3d cells and connections Photo: enot-poloskun via Getty Images |
In his latest book, The Future of Brain Repair - A Realist’s Guide to Stem Cell Therapy, neurobiologist Jack Price takes readers on a deep dive of the state of the art in advanced therapies while walking them through the field’s recent advancements, current capabilities and limitations and, in the excerpt below, the potential to directly reprogram mature cells into any other cell-type you need...
Excerpted from The Future of Brain Repair - A Realist’s Guide to Stem Cell Therapy by Jack Price. Reprinted with permission from The MIT PRESS. Copyright 2020.

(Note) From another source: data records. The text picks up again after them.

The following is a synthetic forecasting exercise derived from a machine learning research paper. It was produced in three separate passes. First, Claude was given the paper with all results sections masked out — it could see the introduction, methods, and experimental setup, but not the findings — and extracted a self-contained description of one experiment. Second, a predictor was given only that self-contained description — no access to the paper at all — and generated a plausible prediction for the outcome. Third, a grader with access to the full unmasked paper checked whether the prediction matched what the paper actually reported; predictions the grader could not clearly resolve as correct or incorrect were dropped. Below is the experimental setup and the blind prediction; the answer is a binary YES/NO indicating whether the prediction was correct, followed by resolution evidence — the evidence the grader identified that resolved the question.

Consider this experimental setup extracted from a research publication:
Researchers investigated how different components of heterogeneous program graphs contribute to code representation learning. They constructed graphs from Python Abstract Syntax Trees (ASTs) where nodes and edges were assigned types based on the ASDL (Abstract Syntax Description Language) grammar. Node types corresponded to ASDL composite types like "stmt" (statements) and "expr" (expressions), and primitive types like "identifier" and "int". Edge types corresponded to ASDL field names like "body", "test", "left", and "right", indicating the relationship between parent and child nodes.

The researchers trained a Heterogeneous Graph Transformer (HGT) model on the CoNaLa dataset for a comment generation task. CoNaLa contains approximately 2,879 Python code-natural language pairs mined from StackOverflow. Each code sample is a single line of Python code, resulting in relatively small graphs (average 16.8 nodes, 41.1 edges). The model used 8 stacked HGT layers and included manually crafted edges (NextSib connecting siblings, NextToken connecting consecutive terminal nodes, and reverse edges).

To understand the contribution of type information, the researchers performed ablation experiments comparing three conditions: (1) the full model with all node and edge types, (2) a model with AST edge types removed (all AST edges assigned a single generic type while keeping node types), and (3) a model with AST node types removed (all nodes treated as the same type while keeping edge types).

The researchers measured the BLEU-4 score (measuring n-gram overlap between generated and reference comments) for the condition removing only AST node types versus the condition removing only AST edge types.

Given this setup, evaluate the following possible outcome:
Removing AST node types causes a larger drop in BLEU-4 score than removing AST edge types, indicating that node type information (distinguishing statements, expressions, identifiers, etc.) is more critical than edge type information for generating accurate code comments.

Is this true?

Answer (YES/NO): NO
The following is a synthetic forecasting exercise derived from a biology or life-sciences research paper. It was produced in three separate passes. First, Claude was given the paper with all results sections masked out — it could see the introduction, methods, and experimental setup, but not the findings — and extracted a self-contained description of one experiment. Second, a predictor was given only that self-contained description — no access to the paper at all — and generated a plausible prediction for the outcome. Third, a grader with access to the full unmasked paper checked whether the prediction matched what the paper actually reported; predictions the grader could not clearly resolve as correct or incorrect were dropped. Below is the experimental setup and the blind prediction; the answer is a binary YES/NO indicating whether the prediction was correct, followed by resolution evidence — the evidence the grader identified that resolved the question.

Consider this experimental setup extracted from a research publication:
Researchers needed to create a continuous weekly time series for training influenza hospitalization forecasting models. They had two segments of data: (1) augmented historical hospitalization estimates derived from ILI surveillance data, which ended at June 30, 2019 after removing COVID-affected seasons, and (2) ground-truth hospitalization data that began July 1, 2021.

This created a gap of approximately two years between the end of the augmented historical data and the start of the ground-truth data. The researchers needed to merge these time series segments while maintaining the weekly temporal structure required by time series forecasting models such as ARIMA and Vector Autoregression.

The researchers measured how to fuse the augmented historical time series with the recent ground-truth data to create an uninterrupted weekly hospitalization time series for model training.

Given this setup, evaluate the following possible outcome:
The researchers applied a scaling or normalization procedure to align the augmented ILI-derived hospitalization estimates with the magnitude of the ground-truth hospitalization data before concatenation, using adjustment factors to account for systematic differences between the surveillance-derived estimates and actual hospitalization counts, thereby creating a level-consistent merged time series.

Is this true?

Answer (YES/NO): NO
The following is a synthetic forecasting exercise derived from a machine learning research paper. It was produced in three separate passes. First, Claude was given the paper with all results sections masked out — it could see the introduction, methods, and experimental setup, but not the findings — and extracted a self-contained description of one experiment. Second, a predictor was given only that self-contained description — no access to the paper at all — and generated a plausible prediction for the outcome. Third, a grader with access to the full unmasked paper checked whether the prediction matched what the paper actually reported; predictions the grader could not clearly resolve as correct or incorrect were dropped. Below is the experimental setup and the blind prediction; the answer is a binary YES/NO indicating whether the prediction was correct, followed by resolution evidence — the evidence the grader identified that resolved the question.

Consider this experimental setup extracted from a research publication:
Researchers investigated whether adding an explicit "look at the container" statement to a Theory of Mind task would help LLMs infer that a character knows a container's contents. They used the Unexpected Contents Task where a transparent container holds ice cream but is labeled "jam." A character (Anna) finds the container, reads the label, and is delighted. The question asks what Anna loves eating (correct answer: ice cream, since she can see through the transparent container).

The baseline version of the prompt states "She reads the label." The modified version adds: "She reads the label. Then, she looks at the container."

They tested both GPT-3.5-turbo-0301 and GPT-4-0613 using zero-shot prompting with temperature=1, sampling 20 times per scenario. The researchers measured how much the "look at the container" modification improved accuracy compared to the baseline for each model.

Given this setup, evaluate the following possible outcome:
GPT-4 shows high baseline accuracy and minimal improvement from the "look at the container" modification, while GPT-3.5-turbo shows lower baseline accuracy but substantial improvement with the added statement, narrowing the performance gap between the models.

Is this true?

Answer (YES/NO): NO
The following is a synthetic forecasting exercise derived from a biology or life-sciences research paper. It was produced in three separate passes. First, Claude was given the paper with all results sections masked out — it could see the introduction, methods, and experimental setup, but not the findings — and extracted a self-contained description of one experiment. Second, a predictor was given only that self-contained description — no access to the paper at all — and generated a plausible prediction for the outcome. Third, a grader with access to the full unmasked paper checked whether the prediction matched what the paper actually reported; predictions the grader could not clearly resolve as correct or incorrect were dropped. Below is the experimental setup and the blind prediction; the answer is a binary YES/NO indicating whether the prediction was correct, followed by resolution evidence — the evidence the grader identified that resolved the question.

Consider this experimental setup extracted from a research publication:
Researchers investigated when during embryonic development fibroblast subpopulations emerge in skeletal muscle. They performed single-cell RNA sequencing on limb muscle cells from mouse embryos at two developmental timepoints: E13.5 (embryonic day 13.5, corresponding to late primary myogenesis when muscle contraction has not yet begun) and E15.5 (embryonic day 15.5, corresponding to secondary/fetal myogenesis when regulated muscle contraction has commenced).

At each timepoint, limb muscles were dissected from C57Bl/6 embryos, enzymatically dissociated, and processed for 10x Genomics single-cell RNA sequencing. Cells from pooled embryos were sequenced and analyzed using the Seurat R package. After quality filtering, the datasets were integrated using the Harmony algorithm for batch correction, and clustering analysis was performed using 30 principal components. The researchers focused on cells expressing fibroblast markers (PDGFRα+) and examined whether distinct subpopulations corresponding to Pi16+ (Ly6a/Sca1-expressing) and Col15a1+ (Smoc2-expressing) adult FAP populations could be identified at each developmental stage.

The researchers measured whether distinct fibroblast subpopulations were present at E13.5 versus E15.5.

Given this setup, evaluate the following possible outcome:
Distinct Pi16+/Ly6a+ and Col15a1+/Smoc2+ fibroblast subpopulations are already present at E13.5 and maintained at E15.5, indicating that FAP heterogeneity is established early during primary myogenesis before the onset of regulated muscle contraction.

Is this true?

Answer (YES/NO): NO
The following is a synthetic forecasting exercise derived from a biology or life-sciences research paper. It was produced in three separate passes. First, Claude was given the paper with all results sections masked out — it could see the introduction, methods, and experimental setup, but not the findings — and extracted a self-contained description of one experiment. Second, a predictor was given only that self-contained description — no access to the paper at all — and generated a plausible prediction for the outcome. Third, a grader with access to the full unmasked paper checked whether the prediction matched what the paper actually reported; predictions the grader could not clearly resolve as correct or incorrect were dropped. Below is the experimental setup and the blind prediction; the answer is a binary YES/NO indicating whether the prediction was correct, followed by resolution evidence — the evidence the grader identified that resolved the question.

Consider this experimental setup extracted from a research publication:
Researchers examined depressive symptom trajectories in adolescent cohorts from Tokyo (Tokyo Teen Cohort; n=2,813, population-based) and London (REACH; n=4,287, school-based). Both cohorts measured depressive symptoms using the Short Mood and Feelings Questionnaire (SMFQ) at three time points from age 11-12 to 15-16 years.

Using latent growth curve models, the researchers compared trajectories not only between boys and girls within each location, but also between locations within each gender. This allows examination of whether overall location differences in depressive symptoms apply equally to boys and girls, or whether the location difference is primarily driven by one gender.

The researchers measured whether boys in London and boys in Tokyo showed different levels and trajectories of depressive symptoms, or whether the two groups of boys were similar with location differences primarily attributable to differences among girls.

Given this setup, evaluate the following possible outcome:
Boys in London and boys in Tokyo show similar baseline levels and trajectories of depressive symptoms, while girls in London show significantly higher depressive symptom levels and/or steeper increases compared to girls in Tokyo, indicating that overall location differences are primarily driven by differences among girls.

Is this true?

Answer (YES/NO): NO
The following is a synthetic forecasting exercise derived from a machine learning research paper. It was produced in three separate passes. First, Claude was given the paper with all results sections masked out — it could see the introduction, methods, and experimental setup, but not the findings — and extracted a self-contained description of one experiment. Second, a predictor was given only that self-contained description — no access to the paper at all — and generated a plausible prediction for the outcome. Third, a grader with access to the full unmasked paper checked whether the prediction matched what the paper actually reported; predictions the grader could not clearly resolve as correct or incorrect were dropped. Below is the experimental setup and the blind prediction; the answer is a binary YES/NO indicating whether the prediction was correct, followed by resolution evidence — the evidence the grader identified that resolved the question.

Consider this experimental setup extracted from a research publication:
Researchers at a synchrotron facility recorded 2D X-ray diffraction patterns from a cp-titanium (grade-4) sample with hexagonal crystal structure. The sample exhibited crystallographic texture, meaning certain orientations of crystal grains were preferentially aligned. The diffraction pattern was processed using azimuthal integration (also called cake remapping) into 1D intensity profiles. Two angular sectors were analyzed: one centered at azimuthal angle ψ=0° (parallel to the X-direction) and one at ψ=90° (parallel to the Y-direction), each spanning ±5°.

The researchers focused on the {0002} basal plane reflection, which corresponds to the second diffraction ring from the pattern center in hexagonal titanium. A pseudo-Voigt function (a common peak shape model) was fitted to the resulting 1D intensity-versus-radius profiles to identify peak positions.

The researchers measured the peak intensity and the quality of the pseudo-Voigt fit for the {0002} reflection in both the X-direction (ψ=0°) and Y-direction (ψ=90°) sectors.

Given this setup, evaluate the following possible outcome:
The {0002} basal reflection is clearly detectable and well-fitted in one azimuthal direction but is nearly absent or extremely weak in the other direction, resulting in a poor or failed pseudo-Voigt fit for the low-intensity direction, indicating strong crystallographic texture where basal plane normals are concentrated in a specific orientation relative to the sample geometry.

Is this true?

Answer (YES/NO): YES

The work of Gurdon, Thomson, and Yamanaka revealed something quite remarkable: if a cell can be induced to express the appropriate factors, then its fate can be fundamentally transformed. In the case of iPS cells, terminally differentiated cells—from blood, skin, or endothelium—were reprogrammed into pluripotent cells: that is, from cells with the most restricted of fates to cells with the most expansive. This was a shock to conventional embryologists, who had come to consider certain developmental steps irreversible. It was believed by many that once cells had been channeled during early development into one of the three primary germ layers (ectoderm, mesoderm, endoderm) then that step could not be reversed. Reprogramming destroyed that argument, but it raised an even more provocative question: if the correct genetic formula could be found was there any cell transplantation that could not be engineered?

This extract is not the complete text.